The interoperability rule on patient access to healthcare data is more than a regulation; it’s a catalyst for igniting significant and sustainable change in healthcare quality, delivery and payment. It also gives consumers an enormous amount of power over how they manage their healthcare. Payers that approach compliance with the rule as an investment in digitally transforming their businesses will be well positioned to reap its many potential benefits.
The final rule encompasses managed Medicare, managed Medicaid and individual Federally Facilitated Exchange (FFE) qualified health plans. As expected, the rule requires these plans to publish a third-party developer application programming interface (API) using Fast Healthcare Interoperability Resources (FHIR) and terminology normalization. This API must provide not only claims data, but also other administrative data and even select clinical data. It uses specified standards to support Substitutable Medical Applications and Reusable Technologies (SMART) on FHIR so that every plan’s API is similar. This API must be in production by Jan. 1, 2021.
The Centers for Medicare & Medicaid Services (CMS) and the Office of the National Coordinator for Health Information Technology (ONC) did make a few key modifications to the rule. One is a change to the plan-to-plan data exchange, where a plan must share clinical data with another plan under certain circumstances at the request of a member. This requirement now has a delayed deadline of Jan. 1, 2022. Another requirement, that health plans join a Trusted Exchange Network, has been deferred for future rulemaking.
CMS also clarified some items. As one example, we now know that the data to be provided by the API, and the plan-to-plan exchange, will only include data related to dates of service since Jan. 1, 2016; earlier data is not mandated.

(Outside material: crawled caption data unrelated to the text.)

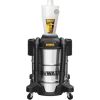 Separator pyłu cyklonowy 38L DXVCS003 DEWALT Putekļu sūcēju filtri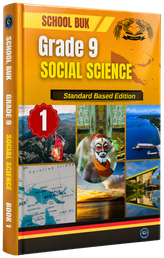 Social Science Book 1 · Grade 9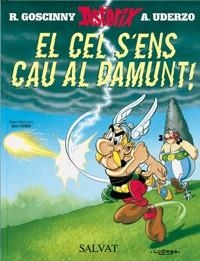 CEL ENS CAU AL DAMUNT, EL (ASTERIX 33) | 9788434504073 | AA.VV. | Llibreria Drac - Llibreria d'Olot | Comprar llibres en català i castellà online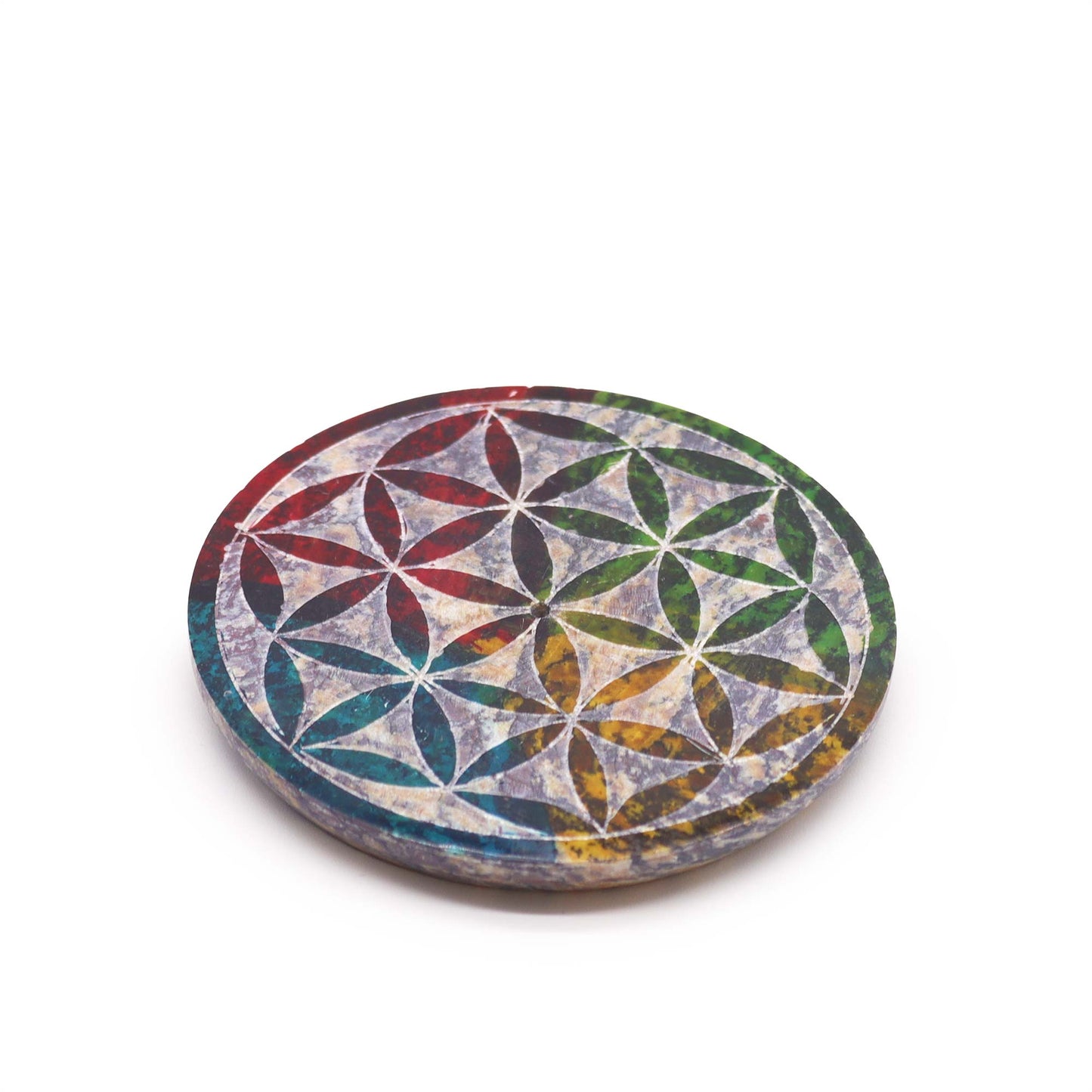Držalo za kadilo Flower of Life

Putting the interoperability rule in context
Even as payers digest the interoperability rule requirements, they must be aware of other regulations likely to emerge over the next few years. Some potential regulations may complement interoperability processes; others may require unique strategies. Payers that stay on top of the potential rules and opt for more flexible technologies and methods to achieve interoperability will find it easier to develop coherent, cost-effective compliance strategies. Proposed rules and legislation may include the following:
- Updates to data standards and formats. Additional refinements are likely to the HL7 Fast Healthcare Interoperability Resource (FHIR) standard in the API for exchanging health data electronically. Further, updates and additions to the data classes and elements with the U.S. Core Data for Interoperability (USCDI) standard will need to be incorporated into the API. Building updates into regular API maintenance will help payers stay current as new requirements are adopted.

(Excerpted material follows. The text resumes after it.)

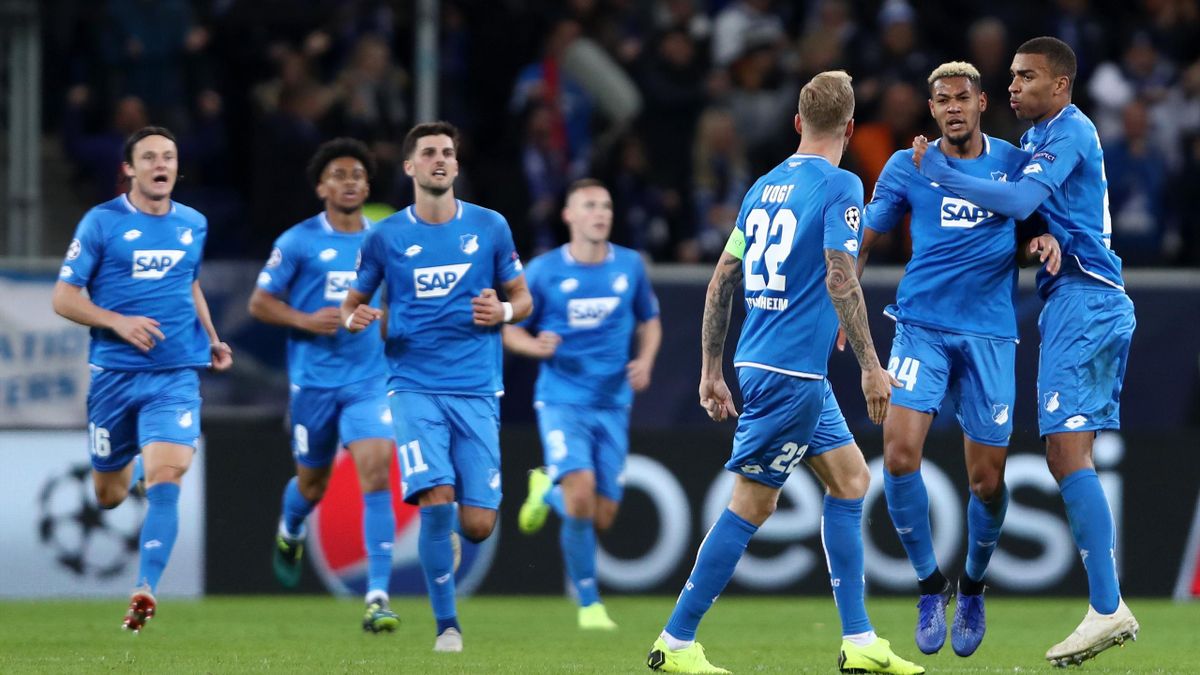 勒沃库森击败霍芬海姆,重返争冠行列的简单介绍 勒沃库森击败霍芬海姆,重返争冠行列的简单介绍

- New rules around the enterprise master patient index (EMPI). The industry initially will be executing EMPI requirements without government guidance. When a clear EMPI methodology is prescribed, payers will be better equipped to avoid false positives and false negatives when matching member file data. That will expedite compliance with interoperability data release requirements while helping payers avoid accidentally releasing confidential health information.

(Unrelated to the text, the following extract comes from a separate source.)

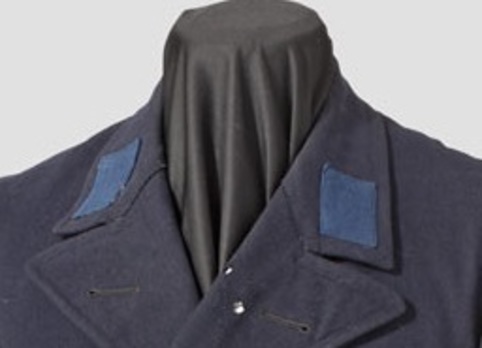 Kriegsmarine Matrose Blue Uniform Collar Tabs Obverse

- Extension to all lines of business. We expect all types of health insurance, not just government programs, eventually to be included under this rule. Payers should design their compliance approaches under the assumption that the rule’s scope soon will expand, perhaps by executive order.
- Addressing the transparency rule. The transparency directive for payers has different deadlines, technology and requirements than interoperability, so payers initially will find few compliance synergies between them. However, from a business perspective, both transparency and interoperability erode the ability of payers to compete on allowable amounts and network and benefit design, because each rule will make those components increasingly obvious to other payers and providers.
- Added provider-side interoperability. We expect CMS to require providers to implement interoperability in the same ways as payers, meaning the same API and orchestration of both electronic medical record (EMR) and non-EMR data available within one day, among other requirements. When this occurs, every physician, hospital, clinic, etc., will be using the same formats and meeting the same reporting deadlines. Payers can plan now to make the most of this true industry-wide interoperability.
- National privacy and security regulations. Congress may eventually act on consumer concerns about who collects their data and how it is used by creating a national privacy rule analogous to the California Consumer Privacy Act (CCPA) and Europe’s General Data Protection Regulation (GDPR). Payers’ security solutions for interoperability must be flexible and extensible to whatever new privacy regulations emerge.